Update. Suppose we have computed $S_{j}$ and $T_{j}$. We describe now how to compute $T_{j+1}$. Let $i$ be such that $A[i:j]$ has maximum value among all intervals with right boundary $j$, i.e., has value $T_{j}$. What about $A[i:j+1]$? Is it an optimal interval with right-boundary $j+1$? Well, suppose there was a better $i'$, i.e., $\val(A[i':j+1]) \gt \val(A[i:j+1])$. Then wouldn't $A[i',j]$ be better for $j$, i.e., wouldn't $T_{j}$ be $\val(A[i',j])$ instead of $\val(A[i,j+1])$? Seems like! Let's calculate it!
\begin{align*} \val(A[i':j+1]) & \gt \val(A[i:j+1]) \tag{by assumption} \\ \val(A[i':j]) + A[j] & \gt \val(A[i:j]) + A[j] \tag{by what $\val$ is}\\ \val(A[i':j]) & \gt \val(A[i:j]) \\ \end{align*}The last line is a contradiction because we assumed $A[i:j]$ was optimal among intervals of the form $A[?:j]$. This reasoning is of course only sound if $A[i':j]$ is an interval, which is it not if $i' = j+1$! We conclude: either $i'=j+1$ and the optimal interval for $j+1$ is $A[j+1:j+1]$, meaning $T_{j+1} = 0$; or $i' \le j$ in which case $i' = i$ and $T_{j+1} = T_{j} + A[j]$. Altogether:
\begin{align} T_{j+1} = \max(0, T_{j} + A[j]) \ . \label{update-T-j} \end{align}The update rule for $S_j$ is simple. If the best subinterval of $A[0:j+1]$ has the form $A[i:j+1]$, then it qualifies for Point 2 and $S_{j+1} = T_{j+1}$; or it's not, then it is $A[i:j']$ for some $j' \leq j$, and then $S_{j+1} = S_{j}$. Thus
\begin{align*} S_{j+1} = \max(T_{j+1}, S_{j}) \ . \end{align*}Problem Implement the linear time dynamic programming algorithm just described.
More Information
We don't only want to compute the value of the best subinterval. We want to know the best subinterval itself. So our algorithm should output three things: left, right, and value. Since ICPC-style problems are mostly judged by running them on test inputs and comparing the output to the correct test outputs, we run into difficulties if answers are not unique. Thus, we introduce the following tie breaking rules:
- If two intervals have the same value, the smaller (shorter) interval wins.
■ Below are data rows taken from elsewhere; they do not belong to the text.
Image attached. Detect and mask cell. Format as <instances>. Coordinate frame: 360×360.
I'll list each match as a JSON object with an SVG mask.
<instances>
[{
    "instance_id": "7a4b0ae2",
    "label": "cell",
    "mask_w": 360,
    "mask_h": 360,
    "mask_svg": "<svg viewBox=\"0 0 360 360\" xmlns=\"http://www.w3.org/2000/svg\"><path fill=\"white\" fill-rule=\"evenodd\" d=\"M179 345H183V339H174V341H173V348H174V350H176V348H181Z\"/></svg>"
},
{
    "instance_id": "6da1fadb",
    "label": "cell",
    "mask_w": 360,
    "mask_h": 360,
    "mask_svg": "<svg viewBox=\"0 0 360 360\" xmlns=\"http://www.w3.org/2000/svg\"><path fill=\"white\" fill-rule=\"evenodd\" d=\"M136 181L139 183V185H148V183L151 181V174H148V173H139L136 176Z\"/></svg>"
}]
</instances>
- If two intervals have the same value and the same length, then the one more to the left wins. That is, if $A[i:i+k]$ and $A[i':i'+k]$ have the same value (and both have length $k$) and $i \lt i'$, then $A[i:i+k]$ wins, i.e., is considered better.
Under these tie-breaking rules, every array has a unique optimal interval $A[i:j]$. In particular if all entries are negative, then $i=j=0$ is the optimal solution.
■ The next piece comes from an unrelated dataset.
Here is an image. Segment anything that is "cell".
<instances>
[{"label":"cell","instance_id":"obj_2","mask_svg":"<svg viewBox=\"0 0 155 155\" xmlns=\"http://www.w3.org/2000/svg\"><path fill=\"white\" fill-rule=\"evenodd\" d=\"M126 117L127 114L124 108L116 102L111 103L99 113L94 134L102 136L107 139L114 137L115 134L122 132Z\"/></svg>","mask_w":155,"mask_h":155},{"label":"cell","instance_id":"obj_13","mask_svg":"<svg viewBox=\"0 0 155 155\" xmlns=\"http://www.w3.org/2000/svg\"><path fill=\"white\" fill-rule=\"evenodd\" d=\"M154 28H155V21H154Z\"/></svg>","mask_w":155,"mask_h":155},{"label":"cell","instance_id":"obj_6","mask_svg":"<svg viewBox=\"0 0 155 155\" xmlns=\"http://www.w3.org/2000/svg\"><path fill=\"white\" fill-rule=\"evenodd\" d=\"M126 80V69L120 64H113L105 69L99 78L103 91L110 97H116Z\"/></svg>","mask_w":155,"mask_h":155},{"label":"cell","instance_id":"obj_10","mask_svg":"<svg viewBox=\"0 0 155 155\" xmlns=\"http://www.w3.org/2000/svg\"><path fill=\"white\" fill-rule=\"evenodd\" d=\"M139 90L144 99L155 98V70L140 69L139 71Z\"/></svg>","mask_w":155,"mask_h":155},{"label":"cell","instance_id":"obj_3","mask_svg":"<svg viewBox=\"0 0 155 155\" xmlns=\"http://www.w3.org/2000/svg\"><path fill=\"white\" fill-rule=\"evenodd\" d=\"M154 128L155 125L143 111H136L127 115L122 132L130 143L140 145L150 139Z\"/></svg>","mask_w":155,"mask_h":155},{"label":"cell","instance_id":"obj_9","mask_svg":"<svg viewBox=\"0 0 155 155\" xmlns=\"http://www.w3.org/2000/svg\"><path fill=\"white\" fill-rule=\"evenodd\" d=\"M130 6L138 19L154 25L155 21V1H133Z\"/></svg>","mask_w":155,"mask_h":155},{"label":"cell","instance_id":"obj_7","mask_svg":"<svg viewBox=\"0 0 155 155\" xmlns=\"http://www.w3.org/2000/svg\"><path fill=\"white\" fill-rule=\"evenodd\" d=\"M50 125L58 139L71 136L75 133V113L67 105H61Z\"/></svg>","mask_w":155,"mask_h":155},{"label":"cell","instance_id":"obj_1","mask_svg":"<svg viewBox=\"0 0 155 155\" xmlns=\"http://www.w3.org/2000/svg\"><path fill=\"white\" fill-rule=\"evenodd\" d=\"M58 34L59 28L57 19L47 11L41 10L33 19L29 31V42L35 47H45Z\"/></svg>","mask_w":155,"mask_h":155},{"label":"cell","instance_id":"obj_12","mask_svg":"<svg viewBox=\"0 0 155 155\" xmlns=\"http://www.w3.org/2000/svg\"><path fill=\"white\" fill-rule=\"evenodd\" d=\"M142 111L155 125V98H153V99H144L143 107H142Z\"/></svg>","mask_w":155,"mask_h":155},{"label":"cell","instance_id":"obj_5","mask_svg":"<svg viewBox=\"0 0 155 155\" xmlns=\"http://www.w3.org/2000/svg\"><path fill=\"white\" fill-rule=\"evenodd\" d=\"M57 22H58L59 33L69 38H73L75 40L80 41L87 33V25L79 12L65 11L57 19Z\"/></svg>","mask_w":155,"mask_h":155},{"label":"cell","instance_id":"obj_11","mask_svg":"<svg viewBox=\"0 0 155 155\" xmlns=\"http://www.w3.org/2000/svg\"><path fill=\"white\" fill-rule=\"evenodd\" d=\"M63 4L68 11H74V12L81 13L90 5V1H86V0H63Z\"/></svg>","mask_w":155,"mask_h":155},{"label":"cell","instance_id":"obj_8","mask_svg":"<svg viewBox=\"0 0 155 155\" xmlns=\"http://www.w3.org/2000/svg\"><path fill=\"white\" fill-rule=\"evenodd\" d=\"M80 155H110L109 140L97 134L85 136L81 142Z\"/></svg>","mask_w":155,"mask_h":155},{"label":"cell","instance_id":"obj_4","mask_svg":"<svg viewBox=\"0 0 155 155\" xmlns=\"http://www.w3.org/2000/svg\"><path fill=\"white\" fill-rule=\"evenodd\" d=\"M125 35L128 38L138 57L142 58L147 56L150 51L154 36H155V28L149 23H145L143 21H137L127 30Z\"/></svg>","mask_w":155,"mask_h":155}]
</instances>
Problem Adapt the cubic and the linear algorithm such that they output three integers $i j v$, separated by a single space, such that $A[i:j]$ is the optimal subinterval and $v$ is its value.
Sample input:
6 5 2 -20 9 4
Sample output:
(4, 6, 13)
More test cases
most-valuable-interval-testcases.zip
I didn't provide correct answers for those test cases. You can check the smaller ones against the cubic algorithm, which is hopefully correct.